YOUR GOAL> Please reproduce the entries word for word, from the line containing "Is pixel 65" through the end of the entries, and omit the pictures from your answer.

RECORDS FOR THE TASK>
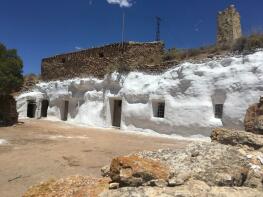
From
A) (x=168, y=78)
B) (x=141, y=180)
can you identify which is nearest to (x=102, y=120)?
(x=168, y=78)

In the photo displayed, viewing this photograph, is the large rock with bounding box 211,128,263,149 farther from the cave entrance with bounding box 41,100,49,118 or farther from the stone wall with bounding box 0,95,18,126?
the cave entrance with bounding box 41,100,49,118

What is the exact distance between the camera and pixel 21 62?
1606cm

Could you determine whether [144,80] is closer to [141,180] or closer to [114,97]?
[114,97]

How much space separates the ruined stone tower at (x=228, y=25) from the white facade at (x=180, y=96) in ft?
16.2

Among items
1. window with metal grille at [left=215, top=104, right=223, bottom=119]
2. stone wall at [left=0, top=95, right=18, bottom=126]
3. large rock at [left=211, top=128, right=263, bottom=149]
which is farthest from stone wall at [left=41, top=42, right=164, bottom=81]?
large rock at [left=211, top=128, right=263, bottom=149]

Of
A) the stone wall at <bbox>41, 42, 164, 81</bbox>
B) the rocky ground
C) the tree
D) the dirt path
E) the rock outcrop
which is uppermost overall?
the stone wall at <bbox>41, 42, 164, 81</bbox>

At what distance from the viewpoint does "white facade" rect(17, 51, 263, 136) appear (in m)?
13.0

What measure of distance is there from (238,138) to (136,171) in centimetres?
254

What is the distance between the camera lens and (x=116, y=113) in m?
19.1

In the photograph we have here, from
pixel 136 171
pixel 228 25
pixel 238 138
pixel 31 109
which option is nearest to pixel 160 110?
pixel 228 25

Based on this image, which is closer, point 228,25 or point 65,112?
point 228,25

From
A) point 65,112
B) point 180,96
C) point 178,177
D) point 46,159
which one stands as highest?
point 180,96

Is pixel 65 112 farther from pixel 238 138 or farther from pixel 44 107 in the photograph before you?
pixel 238 138

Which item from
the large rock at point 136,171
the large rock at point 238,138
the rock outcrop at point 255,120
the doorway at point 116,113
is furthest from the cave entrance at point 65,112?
the large rock at point 136,171
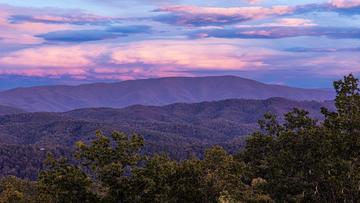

CORRECT RESPONSE>
Is pixel 65 112 farther from pixel 238 138 or farther from pixel 44 107 in the photograph before you?
pixel 238 138

Which item from
the large rock at point 136,171
the large rock at point 238,138
the rock outcrop at point 255,120
the doorway at point 116,113
is furthest from the cave entrance at point 65,112?
the large rock at point 136,171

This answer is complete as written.